Ming Yue puxou Chun Hua para dentro de casa. “Mãe, eu e o Mano pretendemos colher muitos cogumelos e orelhas-de-pau, secar, e daqui uns dias vender na cidade.”
Chun Hua ficou preocupada. “Ming Yue, especulação é crime, podem prender. Você, sendo menina, não pode ir.”
Lembrando da pobreza da casa, Chun Hua tomou uma decisão difícil e continuou: “Eu e seu pai iremos vender, vocês dois não.”
Yu Cheng, que ouvia ao lado, concordou: “Ming Yue, eu e sua mãe vamos, vocês não. Se prenderem, prendem a nós; somos mais velhos e não temos medo.”
Ming Yue não esperava que os pais fossem tão compreensivos, poupando-lhe explicações.
“Mãe, fique tranquila. Eu e o Mano somos jovens, se algo acontecer, conseguimos correr rápido. Além disso, posso falar com meus colegas para ver se alguém quer comprar.”
Chun Hua sabia que Ming Yue tinha razão; o pai, com suas pernas fracas, não conseguiria fugir se algo acontecesse.
“Ming Yue, é culpa nossa, por não conseguirmos dar uma vida melhor a você tão cedo.” Chun Hua sentiu-se culpada e começou a chorar.
Yu Cheng suspirou ao lado.
Ming Yue consolou os pais. “Vamos ter dias melhores, ninguém é pobre para sempre. A roda da fortuna gira. Não acredito que o destino nos condenará eternamente.”
As palavras reacenderam o ânimo nos corações de Yu Cheng e Chun Hua.
Mesmo Chen Xing, que escutava da porta, assentiu repetidamente. Por nunca ter ido à escola devido à pobreza da família, compreendia pouco, mas sabia que a irmã era a mais instruída da casa; tudo o que ela dizia era certo.

“Depois que eu e sua mãe terminarmos o trabalho na lavoura, vamos com você colher cogumelos na montanha”, disse Yu Cheng, sempre sentindo culpa por não conseguir dar uma vida melhor à família.
“Mana, eu também posso te ajudar a colher cogumelos”, disse Chen Xing, apressando-se a declarar sua intenção.
Ming Yue lembrou que, com a colheita de outono, havia muito trabalho na lavoura. “Pai, você e a mãe cuidem do campo, Chen Xing vai comigo e com o Mano para a montanha.”
“Pai, quando tiver tempo, corte mais varas de bambu para mim.

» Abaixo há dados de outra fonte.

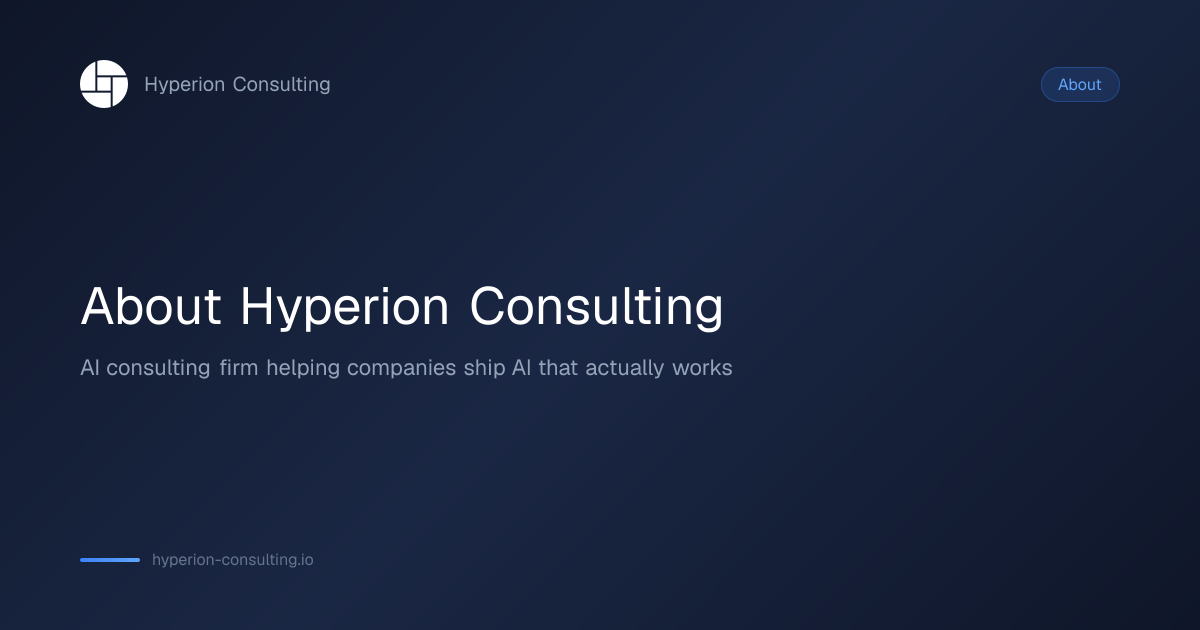 Hyperion Consulting

About

About Hyperion Consulting

AI consulting firm helping companies ship AI that actually works

hyperion-consulting.io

Quero fazer alguns cestos.”
“Está bem, já já vou cortar.” Yu Cheng ficou feliz por poder ajudar, pegou a foice e saiu mancando para cortar bambu na beira do rio.
Logo retornou, abraçando um feixe de bambu.
Nesse momento, Chun Hua já tinha preparado o jantar: uma salada de repolho, uma sopa de cogumelos, tudo tão magro que nem se via uma gota de óleo. O pão de milho continuava tão duro que parecia capaz de partir pedras.
Ming Yue olhou para a comida e teve vontade de gritar ao céu: “Deus, salve-me! Quero comer carne!”
Não aguentava mais aquele pão seco e áspero; após duas refeições, sua voz já estava mais rouca, mas o estômago continuava roncando.
Após o jantar, Yu Cheng sentou-se no pátio, à luz da lua, para trançar o cesto pedido por Ming Yue, e logo terminou um cesto de bambu, mostrando sua habilidade manual.
Ming Yue pediu que Yu Cheng trouxesse varetas de salgueiro para tentar fazer uma armadilha de peixe, pois não conseguia aceitar ver tantos peixes no rio sem poder pescá-los.
Com medo que alguém escutasse, Ming Yue chamou Yu Cheng para dentro. “Pai, você sabe fazer armadilha de peixe com bambu? Vi que no rio do nosso vilarejo há muitos peixes.”
“Quero fazer duas armadilhas para, à noite, jogá-las na vegetação junto ao rio e, depois de uma ou duas horas, recolhê-las.”
Ming Yue explicou: “O tratamento do avô exige uma alimentação melhor. Se pegarmos peixe à noite, ninguém saberá.”